▸ Given problem A
In the popcorn recipe, what heat setting should the burner be turned to after the lid goes on the pot?
▸ Given problem B
Write out the popcorn recipe from "1. Cover the" to "the kernels evenly.".

***** Document *****

Make popcorn on the stovetop that pops up fluffy and crunchy every time.


Ingredients

  • 1/2 cup popping kernels
  • 2–3 tablespoons vegetable or olive oil
  • kosher salt, to taste

Instructions

  1. Cover the bottom of a heavy-bottomed deep-sided pot (that has a lid) with an even layer of popping kernels.
  2. Add enough oil to barely cover the kernels. Place the lid on the pot and turn the burner to medium-high heat. Once you hear the oil start to crackle and a few kernels start to pop, use oven mitts to gently shake the pot back and forth to heat the kernels evenly.
  3. Let continue to pop. Once the kernels are slow to pop with a few seconds between each pop, turn the heat to low, tip the lid slightly to allow some steam to escape without kernels popping out of the pot. Letting some of the moisture escape will help keep the popcorn crunchy.

***** Records *****

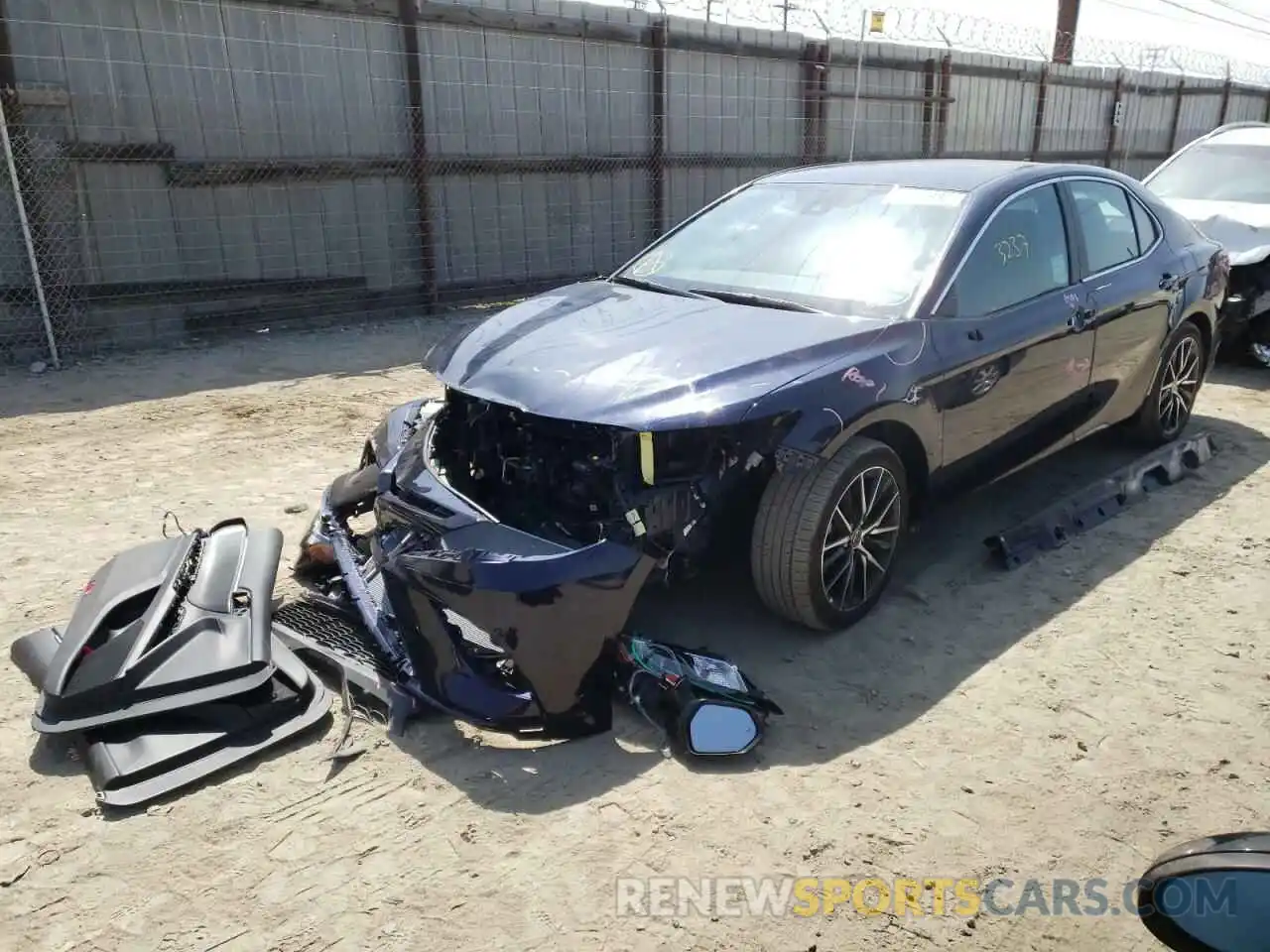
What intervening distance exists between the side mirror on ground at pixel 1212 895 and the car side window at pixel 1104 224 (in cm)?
365

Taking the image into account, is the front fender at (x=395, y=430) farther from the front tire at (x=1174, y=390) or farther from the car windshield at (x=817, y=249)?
the front tire at (x=1174, y=390)

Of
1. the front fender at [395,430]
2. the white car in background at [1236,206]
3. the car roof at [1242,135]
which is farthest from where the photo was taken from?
the car roof at [1242,135]

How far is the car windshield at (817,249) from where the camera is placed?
399cm

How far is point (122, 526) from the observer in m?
4.61

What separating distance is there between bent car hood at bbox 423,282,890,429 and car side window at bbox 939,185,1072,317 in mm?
574

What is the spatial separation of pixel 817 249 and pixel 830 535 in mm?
1369

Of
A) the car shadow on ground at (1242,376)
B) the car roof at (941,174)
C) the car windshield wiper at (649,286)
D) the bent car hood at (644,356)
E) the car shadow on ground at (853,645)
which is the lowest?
the car shadow on ground at (1242,376)

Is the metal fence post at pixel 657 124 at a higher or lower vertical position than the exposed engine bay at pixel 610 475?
higher

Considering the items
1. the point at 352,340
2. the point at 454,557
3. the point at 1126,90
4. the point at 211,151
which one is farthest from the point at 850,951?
the point at 1126,90

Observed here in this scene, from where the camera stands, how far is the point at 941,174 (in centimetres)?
453

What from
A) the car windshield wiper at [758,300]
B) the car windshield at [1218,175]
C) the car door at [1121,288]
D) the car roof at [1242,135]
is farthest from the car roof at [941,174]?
the car roof at [1242,135]

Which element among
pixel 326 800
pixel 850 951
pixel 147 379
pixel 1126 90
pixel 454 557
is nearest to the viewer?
pixel 850 951

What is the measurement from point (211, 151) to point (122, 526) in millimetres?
4652

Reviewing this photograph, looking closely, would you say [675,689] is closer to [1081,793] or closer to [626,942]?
[626,942]
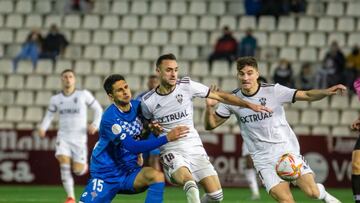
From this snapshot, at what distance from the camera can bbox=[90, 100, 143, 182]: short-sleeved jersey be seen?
36.6 feet

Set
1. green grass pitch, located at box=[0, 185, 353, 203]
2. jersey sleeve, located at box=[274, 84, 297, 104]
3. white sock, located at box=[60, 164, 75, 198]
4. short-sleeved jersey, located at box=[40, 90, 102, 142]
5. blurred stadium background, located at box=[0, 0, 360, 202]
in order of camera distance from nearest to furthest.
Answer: jersey sleeve, located at box=[274, 84, 297, 104] < white sock, located at box=[60, 164, 75, 198] < green grass pitch, located at box=[0, 185, 353, 203] < short-sleeved jersey, located at box=[40, 90, 102, 142] < blurred stadium background, located at box=[0, 0, 360, 202]

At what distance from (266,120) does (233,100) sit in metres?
0.53

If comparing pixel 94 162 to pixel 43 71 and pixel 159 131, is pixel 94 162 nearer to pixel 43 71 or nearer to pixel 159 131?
pixel 159 131

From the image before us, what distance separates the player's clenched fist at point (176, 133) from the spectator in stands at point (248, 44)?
13715 mm

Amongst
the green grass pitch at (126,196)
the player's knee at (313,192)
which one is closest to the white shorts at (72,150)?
the green grass pitch at (126,196)

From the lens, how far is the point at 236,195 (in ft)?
61.9

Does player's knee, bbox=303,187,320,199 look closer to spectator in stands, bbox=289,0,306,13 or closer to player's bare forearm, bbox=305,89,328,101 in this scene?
player's bare forearm, bbox=305,89,328,101

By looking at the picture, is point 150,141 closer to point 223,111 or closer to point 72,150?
point 223,111

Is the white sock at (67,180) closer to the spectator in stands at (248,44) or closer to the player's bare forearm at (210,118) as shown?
the player's bare forearm at (210,118)

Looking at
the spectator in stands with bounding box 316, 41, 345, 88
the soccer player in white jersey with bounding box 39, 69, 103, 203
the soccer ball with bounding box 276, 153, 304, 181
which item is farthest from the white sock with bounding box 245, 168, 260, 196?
the soccer ball with bounding box 276, 153, 304, 181

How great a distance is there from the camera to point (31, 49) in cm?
2523

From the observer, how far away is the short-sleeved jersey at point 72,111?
1720 centimetres

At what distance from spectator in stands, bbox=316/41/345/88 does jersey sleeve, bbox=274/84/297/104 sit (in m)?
11.9

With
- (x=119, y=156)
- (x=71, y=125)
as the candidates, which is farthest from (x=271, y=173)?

*****

▸ Right answer A
Medium-high heat.

▸ Right answer B
1. Cover the bottom of a heavy-bottomed deep-sided pot (that has a lid) with an even layer of popping kernels.
  2. Add enough oil to barely cover the kernels. Place the lid on the pot and turn the burner to medium-high heat. Once you hear the oil start to crackle and a few kernels start to pop, use oven mitts to gently shake the pot back and forth to heat the kernels evenly.